After then, 80-90 percent of the reads were combined. This demonstrates to me that no read is being deleted due to a poor local quality score??? Then we began to increase the maxEE (up to 5,5), which resulted in roughly 50 reads being kept after the filtering stage, and about 80 – 90% of reads being merged.
I'm puzzled as to what I should do with the reads for downstream processing??
What would you recommend in this case, and how can I get a high percentage of reads combined while deleting the low-quality ones?
I'm considering solely using the forward primer, however this will reduce the sequence resolution.
I tried pre-merging a few samples with pandaseq and processing the merged reads as a single read, however pandaseq's output is fasta rather than fastq. As a result, I am unable to plot the quality score and I am not sure about the following steps.
As an example, I've included a fastq file (forward and reverse read) of one sample (link provided below)
https://drive.google.com/drive/folders/1weRunOS0PJbO8IVMnkmOaZufB4uwyVBf?usp=sharing

colinbrislawn · August 3, 2021, 1:51am

Hello Yoha,

Thank you for giving us lots of details about your data set and what you have tried. That's very helpful.

When merging paired end reads, I want as many of my reads to join as possible and try to find the settings that do this best. When I'm quality filtering my reads, I'm making a trade off between keeping more data or allowing lower quality data into my analysis. There is no perfect answer to this question.

Would you be willing to post the interactive quality plot that is the output of qiime demux summarize? I'm puzzled too, and I think seeing the read quality would help us understand how length trimming and EE filtering is changing the number of reads that merge and pass filter.

You could post a screenshot, or a full .qzv file. It should look something like this:

Yoha · August 3, 2021, 9:47am

Hello Colin,

Thank you for taking the time to answer to my query.
here is a link to an interactive quality plot of my samples (I'm working on a subsample of five to save processing time).
https://view.qiime2.org/visualization/?src=ce4cb6f8-44ab-4e77-8ef2-6e9d0fd672c2&type=html
Finally, I have some further information about the primer.
We chose 351F and 926R, which means the amplicon size is 926 - 351 = 575. Since the sequencing was done in 2 x 300 bp, the overlapping region is computed as follows:
The overlap is (300+300) - 575 = 25 bp.
Thus, the overlap is only 25 bp.

Yoha · August 3, 2021, 10:12am

The above link does not work. Below is the demux qzv: -
demux.qzv (314.1 KB)

colinbrislawn · August 3, 2021, 2:34pm

Hello Yoha,

Thanks for posting the qzv file! I was able to open it up and take a look at the quality. With the knowledge of the quality, and the region sequenced, I think we can solve the mystery.
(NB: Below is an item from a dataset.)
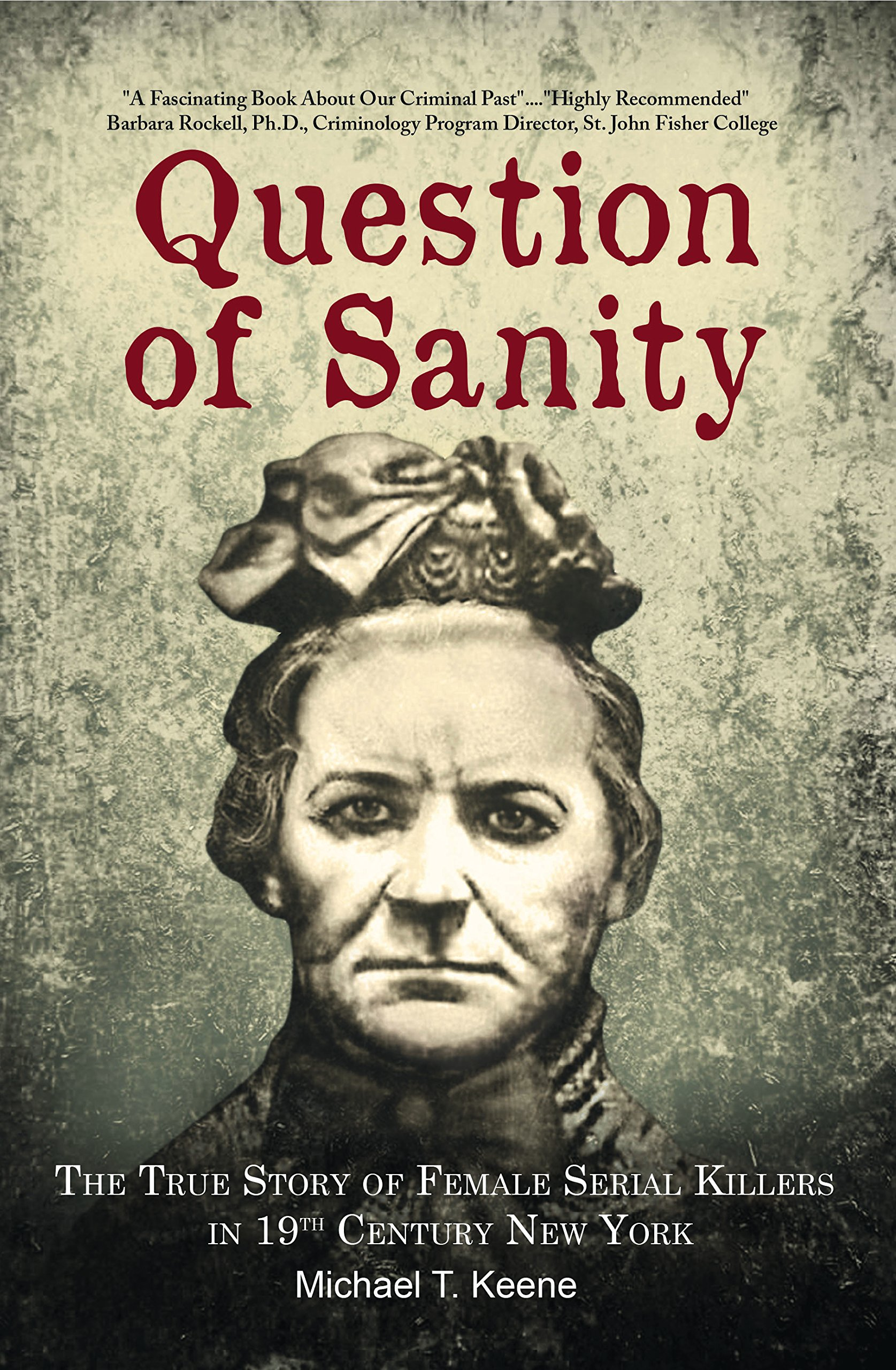 Question of Sanity: The True Story of Female Serial Killers in 19th Century New York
Your math is correct. Which is why the quality plots are so disappointing...

I've labeled that 25 bp region of overlap in this plot below.

As you can see, the quality in that final region is quite low, especially in the reverse reads. This is why they cannot join.
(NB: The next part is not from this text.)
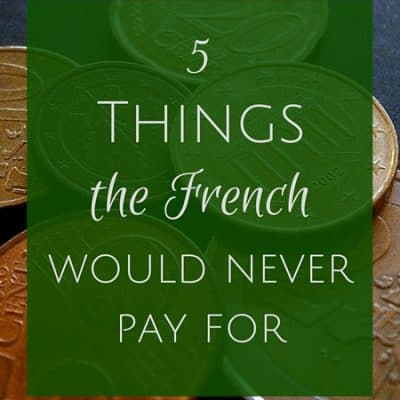 Things the French would never pay for (especially #2)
I think this is your best option. The quality of R1 is quite good, and while it's shorter than the full 575 region amplified, there is no good way to join these reads and capture the full region.
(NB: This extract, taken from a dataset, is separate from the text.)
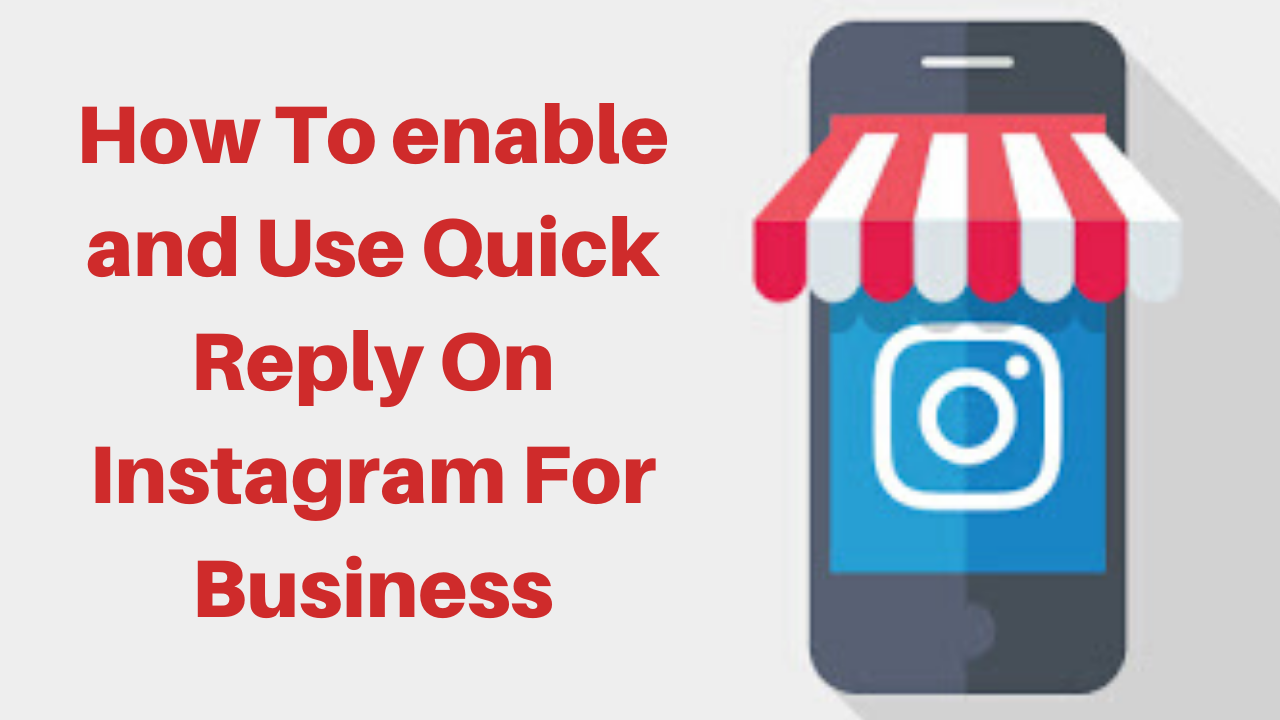 How To enable and Use Quick Reply On Instagram For Business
This goes back to the trade off between a small amount of good data or a large amount of bad data. While only using the forward read does reduce resolution, the quality is much higher and this will let you keep more of your data after filtering.

Try using just your forward read with dada2 denoise-single and let me know what you find!

Colin

Yoha · August 3, 2021, 6:38pm

Hello Colin,

I understand, and I believe it is a good idea to focus just on the forward read. Thank you for devoting the time and effort to see this through to the end.

system · September 4, 2021, 12:38am

This topic was automatically closed 31 days after the last reply. New replies are no longer allowed.